- YOUR OBJECTIVE: Change every occurrence of "statue in niche" in the rows below to "niche statue" and leave everything else as it is.

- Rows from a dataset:

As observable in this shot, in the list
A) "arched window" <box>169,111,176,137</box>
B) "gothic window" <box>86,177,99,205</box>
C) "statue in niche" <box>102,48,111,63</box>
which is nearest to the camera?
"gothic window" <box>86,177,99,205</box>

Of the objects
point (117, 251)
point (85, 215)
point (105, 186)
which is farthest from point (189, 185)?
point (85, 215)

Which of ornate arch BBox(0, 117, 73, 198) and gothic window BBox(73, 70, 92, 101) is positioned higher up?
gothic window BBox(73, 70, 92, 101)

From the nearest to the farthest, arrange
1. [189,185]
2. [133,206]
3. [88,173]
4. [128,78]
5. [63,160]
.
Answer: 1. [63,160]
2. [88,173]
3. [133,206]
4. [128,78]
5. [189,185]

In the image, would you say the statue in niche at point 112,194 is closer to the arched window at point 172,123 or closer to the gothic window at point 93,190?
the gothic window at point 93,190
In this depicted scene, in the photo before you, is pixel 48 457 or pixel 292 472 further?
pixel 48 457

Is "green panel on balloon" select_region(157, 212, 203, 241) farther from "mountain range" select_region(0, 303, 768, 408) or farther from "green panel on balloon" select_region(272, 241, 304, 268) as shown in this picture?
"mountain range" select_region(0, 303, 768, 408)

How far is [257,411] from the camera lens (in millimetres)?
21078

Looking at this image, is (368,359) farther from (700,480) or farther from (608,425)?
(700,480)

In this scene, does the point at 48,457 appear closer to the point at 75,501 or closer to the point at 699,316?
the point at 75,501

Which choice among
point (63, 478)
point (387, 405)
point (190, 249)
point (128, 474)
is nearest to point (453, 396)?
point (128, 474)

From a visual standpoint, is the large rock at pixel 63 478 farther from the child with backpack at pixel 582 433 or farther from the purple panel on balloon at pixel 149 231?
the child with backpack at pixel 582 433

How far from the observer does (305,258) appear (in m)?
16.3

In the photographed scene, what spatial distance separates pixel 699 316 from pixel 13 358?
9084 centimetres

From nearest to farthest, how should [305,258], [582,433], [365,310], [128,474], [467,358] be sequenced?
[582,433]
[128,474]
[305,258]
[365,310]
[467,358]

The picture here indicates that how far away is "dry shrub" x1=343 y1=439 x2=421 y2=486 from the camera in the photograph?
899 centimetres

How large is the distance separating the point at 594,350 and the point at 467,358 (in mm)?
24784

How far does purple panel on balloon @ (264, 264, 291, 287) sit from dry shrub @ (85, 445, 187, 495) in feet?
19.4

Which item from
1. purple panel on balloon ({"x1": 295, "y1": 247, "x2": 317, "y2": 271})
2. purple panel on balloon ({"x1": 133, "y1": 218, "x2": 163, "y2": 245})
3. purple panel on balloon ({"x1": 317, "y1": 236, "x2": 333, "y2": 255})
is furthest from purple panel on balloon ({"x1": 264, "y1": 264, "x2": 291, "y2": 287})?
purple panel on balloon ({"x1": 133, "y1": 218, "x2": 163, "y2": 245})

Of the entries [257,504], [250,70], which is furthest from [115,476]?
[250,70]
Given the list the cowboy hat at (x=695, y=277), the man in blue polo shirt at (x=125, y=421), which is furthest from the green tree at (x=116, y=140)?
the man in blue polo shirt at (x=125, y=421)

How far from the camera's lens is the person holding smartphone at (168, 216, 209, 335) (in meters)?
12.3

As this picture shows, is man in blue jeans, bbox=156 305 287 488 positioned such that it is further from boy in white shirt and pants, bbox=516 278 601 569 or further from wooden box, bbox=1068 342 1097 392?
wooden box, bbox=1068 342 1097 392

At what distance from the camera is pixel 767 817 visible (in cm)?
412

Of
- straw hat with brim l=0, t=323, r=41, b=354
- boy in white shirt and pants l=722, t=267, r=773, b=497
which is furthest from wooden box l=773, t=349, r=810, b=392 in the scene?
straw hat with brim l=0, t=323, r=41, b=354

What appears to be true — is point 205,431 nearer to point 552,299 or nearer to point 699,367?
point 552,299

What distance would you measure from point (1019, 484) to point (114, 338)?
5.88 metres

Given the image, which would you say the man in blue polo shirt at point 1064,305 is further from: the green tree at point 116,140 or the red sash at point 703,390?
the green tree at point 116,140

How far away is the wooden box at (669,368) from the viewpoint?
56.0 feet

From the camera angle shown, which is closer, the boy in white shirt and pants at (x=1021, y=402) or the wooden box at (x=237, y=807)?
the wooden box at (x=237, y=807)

- RESPONSE FOR THIS EXERCISE:
As observable in this shot, in the list
A) "arched window" <box>169,111,176,137</box>
B) "gothic window" <box>86,177,99,205</box>
C) "niche statue" <box>102,48,111,63</box>
which is nearest to the camera?
"gothic window" <box>86,177,99,205</box>

Of the objects
point (117, 251)
point (85, 215)
point (105, 186)
which is farthest from point (189, 185)?
point (85, 215)

Which of ornate arch BBox(0, 117, 73, 198) and gothic window BBox(73, 70, 92, 101) is positioned higher up?
gothic window BBox(73, 70, 92, 101)

From the nearest to the farthest, arrange
1. [189,185]
2. [133,206]
3. [88,173]
4. [128,78]
5. [63,160]
.
Answer: 1. [63,160]
2. [88,173]
3. [133,206]
4. [128,78]
5. [189,185]

In the image, would you say the niche statue at point 112,194 is closer to the arched window at point 172,123 or closer to the gothic window at point 93,190?
the gothic window at point 93,190
In this depicted scene, in the photo before you, is pixel 48 457 or pixel 292 472 further?
pixel 48 457

Is "green panel on balloon" select_region(157, 212, 203, 241) farther from "mountain range" select_region(0, 303, 768, 408) or farther from "green panel on balloon" select_region(272, 241, 304, 268) as shown in this picture?
"mountain range" select_region(0, 303, 768, 408)

How far is [257,411] from the camera lens (in millimetres)?
21078

Looking at this image, is (368,359) farther from (700,480) or farther from (608,425)?
(700,480)

In this scene, does the point at 48,457 appear closer to the point at 75,501 or closer to the point at 699,316?
the point at 75,501

Which choice among
point (63, 478)
point (387, 405)
point (190, 249)
point (128, 474)
is nearest to point (453, 396)?
point (128, 474)

From a visual standpoint, is the large rock at pixel 63 478 farther from the child with backpack at pixel 582 433 or farther from the purple panel on balloon at pixel 149 231?
the child with backpack at pixel 582 433

How far from the observer does (305,258) appear (in m)?
16.3

In the photographed scene, what spatial distance separates pixel 699 316 from pixel 13 358?
9084 centimetres

From nearest to farthest, how should [305,258], [582,433], [365,310], [128,474], [467,358] be sequenced?
[582,433]
[128,474]
[305,258]
[365,310]
[467,358]

The picture here indicates that how far away is "dry shrub" x1=343 y1=439 x2=421 y2=486 from the camera in the photograph?
899 centimetres

How large is the distance separating the point at 594,350 and the point at 467,358 (in mm)?
24784

How far does purple panel on balloon @ (264, 264, 291, 287) sit from dry shrub @ (85, 445, 187, 495) in feet?
19.4

Which item from
1. purple panel on balloon ({"x1": 295, "y1": 247, "x2": 317, "y2": 271})
2. purple panel on balloon ({"x1": 133, "y1": 218, "x2": 163, "y2": 245})
3. purple panel on balloon ({"x1": 317, "y1": 236, "x2": 333, "y2": 255})
is furthest from purple panel on balloon ({"x1": 264, "y1": 264, "x2": 291, "y2": 287})?
purple panel on balloon ({"x1": 133, "y1": 218, "x2": 163, "y2": 245})

Of the entries [257,504], [250,70], which is furthest from [115,476]?
[250,70]
Given the list the cowboy hat at (x=695, y=277), the man in blue polo shirt at (x=125, y=421), which is furthest from the green tree at (x=116, y=140)?
the man in blue polo shirt at (x=125, y=421)

How far from the camera's lens is the person holding smartphone at (168, 216, 209, 335) (in meters)?
12.3

As this picture shows, is man in blue jeans, bbox=156 305 287 488 positioned such that it is further from boy in white shirt and pants, bbox=516 278 601 569 or further from wooden box, bbox=1068 342 1097 392?
wooden box, bbox=1068 342 1097 392

At what distance from the camera is pixel 767 817 visible (in cm)?
412

Of
- straw hat with brim l=0, t=323, r=41, b=354
- boy in white shirt and pants l=722, t=267, r=773, b=497
which is furthest from wooden box l=773, t=349, r=810, b=392 in the scene?
straw hat with brim l=0, t=323, r=41, b=354

What appears to be true — is point 205,431 nearer to point 552,299 or nearer to point 699,367?
point 552,299

What distance would you measure from point (1019, 484) to point (114, 338)?
5.88 metres

Given the image, which would you say the man in blue polo shirt at point 1064,305 is further from: the green tree at point 116,140 or the red sash at point 703,390?
the green tree at point 116,140

How far away is the wooden box at (669,368) from the viewpoint?
56.0 feet

From the camera angle shown, which is closer, the boy in white shirt and pants at (x=1021, y=402) or the wooden box at (x=237, y=807)?
the wooden box at (x=237, y=807)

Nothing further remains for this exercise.